Astronics’ electronically steered phased array antennas. Image: Maxim Sergienko

Astronics showcased a slew of connectivity products at Aircraft Interiors Expo (AIX) today including its electronically steered array antenna, an updated portable IFE system, as well as its exploration of Li-Fi technology for gatelink communications.

Astronics has introduced its electronically steered array antennas, developed in partnership with Phasor, which it is showing at Aircraft Interiors Expo (AIX) for the first time. The antennas are unique in that they are solid state (without moving parts) and have one array for transmitting and receiving signals for mixed satellite networks.

Like many antenna manufacturers, Astronics AeroSat also sees the need to help airlines future-proof their products for the changing landscape of in-flight connectivity. “We want to design it for maximum flexibility,” says Matthew Harrah, president of Astronics Aerosat, explaining that the antenna can be adapted to GEO and upcoming MEO and LEO networks.

Astronics AeroSat has released three sizes of the antenna, the E-200, E-600 and E-1000, each which averages 3.5 inches in height.
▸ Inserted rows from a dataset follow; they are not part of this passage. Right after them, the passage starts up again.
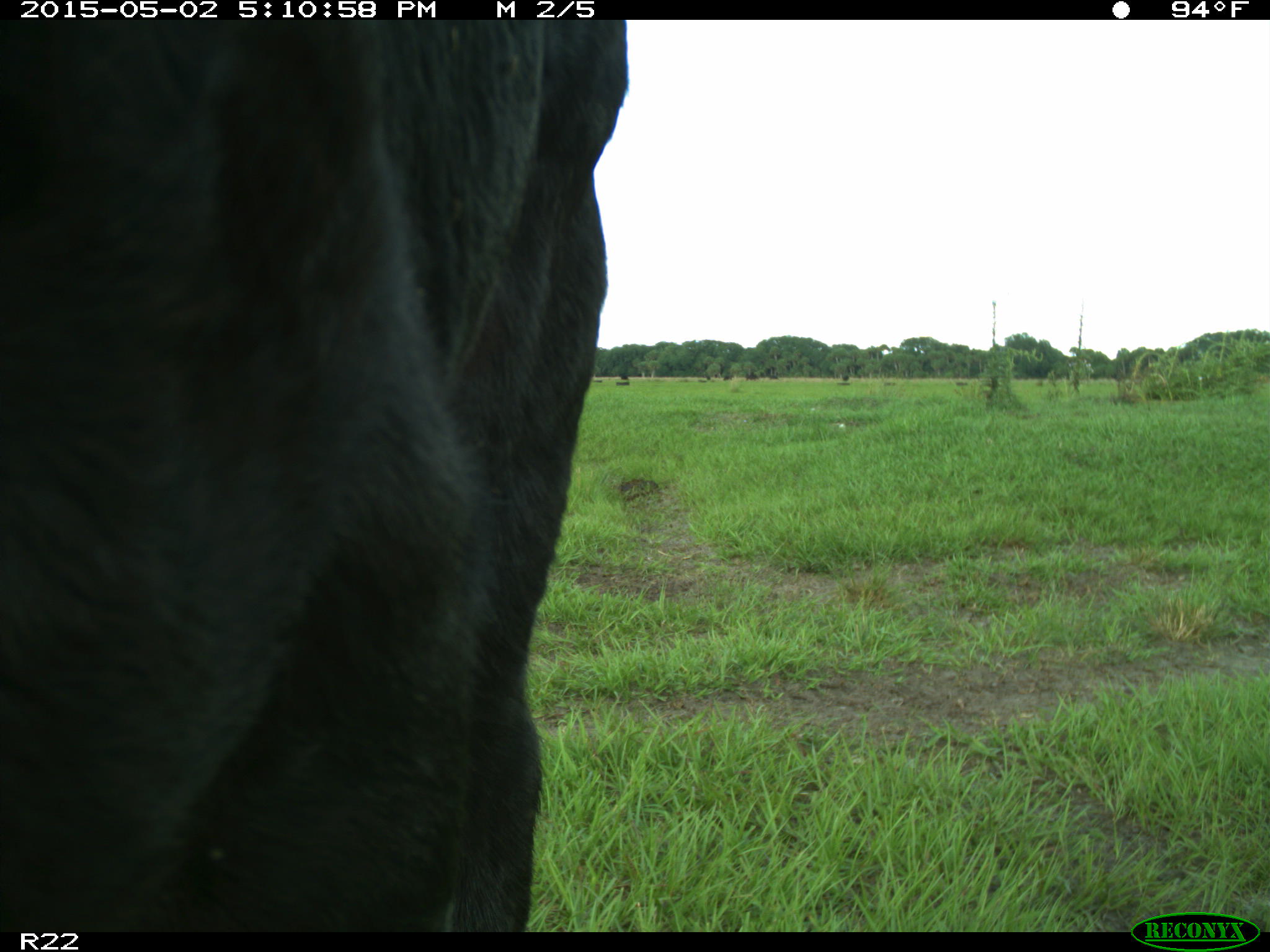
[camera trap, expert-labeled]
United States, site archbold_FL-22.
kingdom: Animalia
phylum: Chordata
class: Mammalia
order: Artiodactyla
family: Bovidae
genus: Bos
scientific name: Bos taurus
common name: domestic cow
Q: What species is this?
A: Bos taurus (domestic cow).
Astronics has rebranded its portable IFE product as Sierra. Image: Maxim Sergienko

Astronics also showcased Sierra, its new portable IFE system, which is based on its previous Encompass all-in-one stand-alone solution. “We’ve replicated what installed IFE systems can do,” says Alan Manns, director of Business Development, Astronics CSC.
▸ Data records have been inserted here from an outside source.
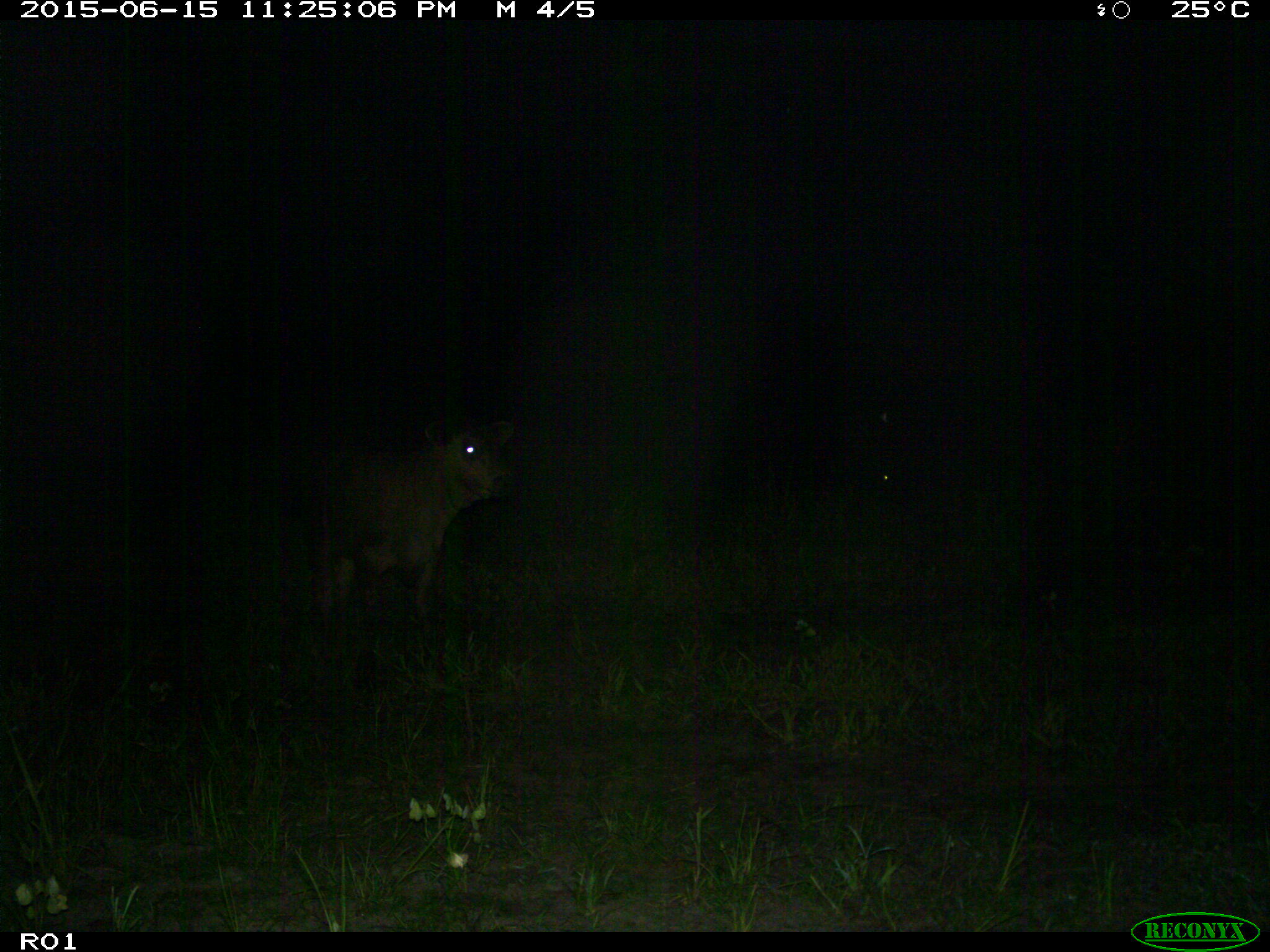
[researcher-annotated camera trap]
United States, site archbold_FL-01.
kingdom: Animalia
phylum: Chordata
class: Mammalia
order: Artiodactyla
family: Bovidae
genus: Bos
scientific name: Bos taurus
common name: domestic cow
Bos taurus (domestic cow).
Manns says two to three of the portable IFE systems can serve an entire aircraft, with each supporting 70–100 passengers simultaneously streaming content. Additionally, Sierra has a pause function for passenger service announcements and turns on and off automatically to enable the transmission of data when the aircraft is at the gate.

Astronics also demonstrated a new application for Li-Fi, which is the transfer of data via light. Mark Schwartz, vice-president of pdt, an Astronics company, said one of the benefits of Li-Fi is that it offers unlimited bandwidth (unlike radio-frequency-based Wi-Fi, which can only work within a limited spectrum).

While Astronics previously achieved a 14 Mbps-streaming rate for HD quality video using Li-Fi, in this scenario, passengers would have to keep their reading light on in order to keep a video playing. Now, Astronics has achieved a 60-Mbps streaming rate for 4K video, and because the technology is infrared-based, there’s no need to keep the light on.

“The tech has matured. It’s just a matter of getting it onto aircraft now,” said Schwartz. “We’re showing the technology to the industry to see what the next application might be.”